The Ministry of New and Renewable Energy (MNRE) has announced that it has released the guidelines for the tariff-based competitive bidding process for the procurement of Round The Clock power from grid-connected renewable energy power projects, supplemented with power from coal-based thermal power projects.
The ministry indicated that in order to enable grid-connected solar power, the first phase of National Solar Mission provided for a scheme of “bundling” wherein, the then relatively expensive solar power was to be bundled with cheaper thermal power from the unallocated quota of the Government of India (Ministry of Power), generated at NTPC coal-based stations.

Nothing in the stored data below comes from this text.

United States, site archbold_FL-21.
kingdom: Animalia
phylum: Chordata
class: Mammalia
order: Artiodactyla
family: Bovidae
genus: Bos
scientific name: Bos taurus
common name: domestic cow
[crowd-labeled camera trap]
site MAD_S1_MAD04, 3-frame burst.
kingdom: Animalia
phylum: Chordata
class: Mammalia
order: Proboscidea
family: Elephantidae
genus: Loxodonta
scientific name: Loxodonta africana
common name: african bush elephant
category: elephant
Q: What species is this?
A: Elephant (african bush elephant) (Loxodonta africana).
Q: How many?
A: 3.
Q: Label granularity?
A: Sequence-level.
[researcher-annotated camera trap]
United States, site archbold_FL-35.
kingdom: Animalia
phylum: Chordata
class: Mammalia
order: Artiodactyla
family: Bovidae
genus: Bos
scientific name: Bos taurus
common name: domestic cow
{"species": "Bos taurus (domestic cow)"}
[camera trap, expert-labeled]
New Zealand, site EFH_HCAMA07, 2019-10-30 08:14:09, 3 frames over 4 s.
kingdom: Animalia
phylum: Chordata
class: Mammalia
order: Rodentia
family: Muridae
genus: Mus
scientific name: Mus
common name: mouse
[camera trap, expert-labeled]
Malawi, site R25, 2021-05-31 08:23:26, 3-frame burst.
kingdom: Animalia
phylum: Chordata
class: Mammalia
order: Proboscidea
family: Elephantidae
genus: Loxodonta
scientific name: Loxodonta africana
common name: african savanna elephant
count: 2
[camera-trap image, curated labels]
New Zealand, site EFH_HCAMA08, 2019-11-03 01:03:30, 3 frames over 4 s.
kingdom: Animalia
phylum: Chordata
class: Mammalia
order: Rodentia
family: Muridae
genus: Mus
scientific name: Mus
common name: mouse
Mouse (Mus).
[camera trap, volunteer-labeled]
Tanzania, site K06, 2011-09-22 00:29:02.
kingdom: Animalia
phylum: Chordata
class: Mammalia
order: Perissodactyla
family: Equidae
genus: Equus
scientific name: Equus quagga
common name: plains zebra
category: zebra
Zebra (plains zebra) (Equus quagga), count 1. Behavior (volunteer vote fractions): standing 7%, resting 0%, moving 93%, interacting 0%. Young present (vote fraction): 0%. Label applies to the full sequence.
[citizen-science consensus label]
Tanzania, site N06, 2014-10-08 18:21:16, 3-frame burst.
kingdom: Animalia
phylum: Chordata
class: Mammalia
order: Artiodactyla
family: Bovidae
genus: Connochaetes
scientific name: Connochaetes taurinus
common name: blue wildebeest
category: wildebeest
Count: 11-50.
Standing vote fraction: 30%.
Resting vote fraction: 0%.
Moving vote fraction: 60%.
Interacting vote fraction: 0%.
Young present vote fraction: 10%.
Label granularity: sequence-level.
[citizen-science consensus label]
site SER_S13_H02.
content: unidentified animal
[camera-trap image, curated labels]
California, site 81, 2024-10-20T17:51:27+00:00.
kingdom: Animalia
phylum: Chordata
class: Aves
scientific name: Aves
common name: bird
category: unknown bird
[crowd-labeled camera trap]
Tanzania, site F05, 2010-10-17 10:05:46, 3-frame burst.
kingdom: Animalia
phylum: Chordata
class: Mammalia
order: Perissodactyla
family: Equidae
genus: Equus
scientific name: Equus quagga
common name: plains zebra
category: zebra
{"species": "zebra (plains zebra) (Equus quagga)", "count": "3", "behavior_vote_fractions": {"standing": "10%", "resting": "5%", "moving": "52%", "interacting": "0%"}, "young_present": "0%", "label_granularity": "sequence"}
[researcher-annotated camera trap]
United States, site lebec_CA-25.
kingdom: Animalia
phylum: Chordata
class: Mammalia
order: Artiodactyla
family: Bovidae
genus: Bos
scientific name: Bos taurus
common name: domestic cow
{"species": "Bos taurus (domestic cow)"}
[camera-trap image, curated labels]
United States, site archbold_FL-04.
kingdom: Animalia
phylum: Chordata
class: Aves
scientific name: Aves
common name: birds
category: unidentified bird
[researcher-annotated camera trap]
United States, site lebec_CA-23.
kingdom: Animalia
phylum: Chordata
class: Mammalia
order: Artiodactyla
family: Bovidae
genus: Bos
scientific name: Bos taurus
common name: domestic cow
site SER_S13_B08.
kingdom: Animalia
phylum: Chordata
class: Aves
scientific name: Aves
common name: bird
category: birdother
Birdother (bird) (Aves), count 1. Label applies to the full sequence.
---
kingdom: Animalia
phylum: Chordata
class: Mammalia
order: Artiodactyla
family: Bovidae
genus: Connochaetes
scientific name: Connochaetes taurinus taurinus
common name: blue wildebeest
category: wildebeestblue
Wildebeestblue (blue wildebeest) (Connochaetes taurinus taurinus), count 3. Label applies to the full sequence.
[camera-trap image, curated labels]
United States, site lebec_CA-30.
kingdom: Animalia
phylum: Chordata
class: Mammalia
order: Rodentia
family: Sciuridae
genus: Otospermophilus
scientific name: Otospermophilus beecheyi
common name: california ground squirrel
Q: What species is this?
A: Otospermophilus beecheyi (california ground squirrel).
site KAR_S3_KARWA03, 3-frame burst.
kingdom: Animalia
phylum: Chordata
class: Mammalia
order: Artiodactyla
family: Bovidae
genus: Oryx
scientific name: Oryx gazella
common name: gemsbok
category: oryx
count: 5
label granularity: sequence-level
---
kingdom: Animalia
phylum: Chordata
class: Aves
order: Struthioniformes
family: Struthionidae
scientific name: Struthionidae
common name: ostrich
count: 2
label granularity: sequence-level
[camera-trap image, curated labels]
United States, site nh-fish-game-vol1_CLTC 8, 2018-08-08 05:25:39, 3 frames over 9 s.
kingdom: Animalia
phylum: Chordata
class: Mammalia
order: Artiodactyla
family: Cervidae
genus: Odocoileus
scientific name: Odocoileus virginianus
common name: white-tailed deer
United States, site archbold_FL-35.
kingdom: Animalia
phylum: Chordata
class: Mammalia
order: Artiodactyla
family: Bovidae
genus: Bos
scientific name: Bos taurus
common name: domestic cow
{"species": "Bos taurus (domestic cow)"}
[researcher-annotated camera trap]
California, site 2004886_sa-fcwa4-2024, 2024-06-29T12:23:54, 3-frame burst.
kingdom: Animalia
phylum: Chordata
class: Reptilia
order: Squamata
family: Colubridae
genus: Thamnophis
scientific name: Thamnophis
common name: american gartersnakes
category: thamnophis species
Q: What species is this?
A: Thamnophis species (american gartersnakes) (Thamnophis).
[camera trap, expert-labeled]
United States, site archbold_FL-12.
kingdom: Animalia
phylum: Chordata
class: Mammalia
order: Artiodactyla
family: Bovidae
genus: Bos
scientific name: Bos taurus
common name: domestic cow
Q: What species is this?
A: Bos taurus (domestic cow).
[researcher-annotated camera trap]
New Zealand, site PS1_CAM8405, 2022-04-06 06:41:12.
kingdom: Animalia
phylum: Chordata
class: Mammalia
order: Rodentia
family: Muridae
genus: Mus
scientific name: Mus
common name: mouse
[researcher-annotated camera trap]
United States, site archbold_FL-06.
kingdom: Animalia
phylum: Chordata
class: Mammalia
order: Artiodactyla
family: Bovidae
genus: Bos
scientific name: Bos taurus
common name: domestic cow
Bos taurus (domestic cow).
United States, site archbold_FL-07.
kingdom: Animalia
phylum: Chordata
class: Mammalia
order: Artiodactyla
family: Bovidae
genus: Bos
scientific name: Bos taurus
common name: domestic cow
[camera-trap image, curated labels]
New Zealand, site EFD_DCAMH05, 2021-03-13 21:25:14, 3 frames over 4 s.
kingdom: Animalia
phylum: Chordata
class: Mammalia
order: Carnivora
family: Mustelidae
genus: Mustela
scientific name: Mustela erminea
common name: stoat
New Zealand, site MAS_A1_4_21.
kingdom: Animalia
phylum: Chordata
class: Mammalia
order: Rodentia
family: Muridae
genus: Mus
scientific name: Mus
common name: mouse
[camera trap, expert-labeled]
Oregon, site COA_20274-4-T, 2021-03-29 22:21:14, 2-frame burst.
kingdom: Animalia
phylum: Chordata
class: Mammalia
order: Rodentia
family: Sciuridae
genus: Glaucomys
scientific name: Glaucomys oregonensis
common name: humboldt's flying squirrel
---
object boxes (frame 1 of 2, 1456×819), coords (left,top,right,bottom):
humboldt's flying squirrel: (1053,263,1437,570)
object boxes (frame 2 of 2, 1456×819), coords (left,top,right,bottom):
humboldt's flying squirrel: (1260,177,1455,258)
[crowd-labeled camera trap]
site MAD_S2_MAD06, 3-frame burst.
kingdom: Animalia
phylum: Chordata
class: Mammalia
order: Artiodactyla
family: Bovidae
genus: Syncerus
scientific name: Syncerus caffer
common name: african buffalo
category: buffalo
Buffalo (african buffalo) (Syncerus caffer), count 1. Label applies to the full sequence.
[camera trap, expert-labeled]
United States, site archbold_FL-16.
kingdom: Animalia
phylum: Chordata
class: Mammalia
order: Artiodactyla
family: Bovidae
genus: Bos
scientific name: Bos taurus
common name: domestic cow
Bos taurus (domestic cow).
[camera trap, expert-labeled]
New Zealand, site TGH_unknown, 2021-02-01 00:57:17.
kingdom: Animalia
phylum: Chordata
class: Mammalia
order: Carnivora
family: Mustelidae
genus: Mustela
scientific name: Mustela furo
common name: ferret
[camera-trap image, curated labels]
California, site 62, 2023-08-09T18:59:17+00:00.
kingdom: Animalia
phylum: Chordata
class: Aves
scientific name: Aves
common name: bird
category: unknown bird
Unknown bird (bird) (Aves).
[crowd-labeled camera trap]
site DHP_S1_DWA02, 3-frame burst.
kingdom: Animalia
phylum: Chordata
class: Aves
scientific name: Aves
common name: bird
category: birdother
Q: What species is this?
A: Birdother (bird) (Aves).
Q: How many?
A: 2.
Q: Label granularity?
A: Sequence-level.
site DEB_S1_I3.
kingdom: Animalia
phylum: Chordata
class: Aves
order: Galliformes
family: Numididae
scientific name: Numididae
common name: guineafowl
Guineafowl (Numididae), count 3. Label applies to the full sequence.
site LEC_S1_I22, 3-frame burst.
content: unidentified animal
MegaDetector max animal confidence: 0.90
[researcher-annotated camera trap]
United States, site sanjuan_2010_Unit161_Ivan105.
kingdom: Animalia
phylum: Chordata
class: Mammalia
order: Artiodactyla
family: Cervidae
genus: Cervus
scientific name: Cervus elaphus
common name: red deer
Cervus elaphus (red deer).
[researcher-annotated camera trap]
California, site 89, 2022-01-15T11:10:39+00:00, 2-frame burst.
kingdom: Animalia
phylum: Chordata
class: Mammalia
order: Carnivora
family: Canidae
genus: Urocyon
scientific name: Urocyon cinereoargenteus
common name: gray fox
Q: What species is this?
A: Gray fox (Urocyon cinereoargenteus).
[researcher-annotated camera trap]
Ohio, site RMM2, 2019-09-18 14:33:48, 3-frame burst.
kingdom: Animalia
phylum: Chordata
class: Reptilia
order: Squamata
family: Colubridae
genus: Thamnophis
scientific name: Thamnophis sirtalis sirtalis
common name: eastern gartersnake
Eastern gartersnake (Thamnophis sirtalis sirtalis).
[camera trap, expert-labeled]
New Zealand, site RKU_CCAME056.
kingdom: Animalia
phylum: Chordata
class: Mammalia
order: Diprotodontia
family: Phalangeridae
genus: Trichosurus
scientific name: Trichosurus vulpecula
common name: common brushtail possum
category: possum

However, it noted that with the intervention of Government of India, the risks associated with solar and wind power sector have been brought down by way of advance arrangement of land and evacuation through solar parks, green energy corridors, a secure and standardized Power Purchase Agreement (PPA) for 25 years with an elaborate mechanism for risk apportionment and compensations, payment security, etc. Such de-risking of renewable energy (RE) sector, coupled with the advancement of technologies and economies of scale, has resulted in bringing down the tariffs in the solar and wind power sector thereby aiding in rapid deployment of solar and wind capacity in the country.
But still, the intermittent and unpredictable nature of renewable energy and low capacity utilization of the transmission system needs to be addressed. The problem will get pronounced with the addition of large scale renewable capacity. In order to manage the infirm nature of power, electricity distribution companies (Discoms) are procuring balancing power (thermal) to provide grid stability and to meet its requirements during hours /periods of non-availability of renewable energy (RE).
Thus in the new market conditions, the developments in the renewable energy sector and the necessity to address the issues of intermittency, limited hours of supply and low capacity utilization of transmission infrastructure presents the case for “bundling”, wherein coal-based thermal power is bundled with renewable energy, and provided round-the-clock to Discoms. In other words, thermal power can be utilised to balance renewable energy and provide RTC power to the Discoms thereby obviating the need for them to balance power.
In line with this, the ministry has now issued the guidelines to enable procurement of RTC power by Discoms from grid-connected RE power projects, complemented/ balanced with power from coal-based thermal power projects, through a tariff-based competitive bidding process.
The specific objectives of these Guidelines are:
(a) To provide RTC power to the Discoms from renewable energy sources complemented/balanced with coal-based thermal power;
(b) To facilitate renewable capacity addition and fulfilment of Renewable Purchase Obligation (RPO) requirement of Discoms;
(c) To provide a transparent, fair, standardized procurement framework based on open competitive bidding with appropriate risk-sharing between various stakeholders to enable procurement of power at competitive prices in consumer interest, improve the bankability of projects and ensure reasonable returns to the investors; and
(d) To provide for a framework for an Intermediary Procurer as an Aggregator/Trader for the inter-state/ intra-state, long-term, sale-purchase of power.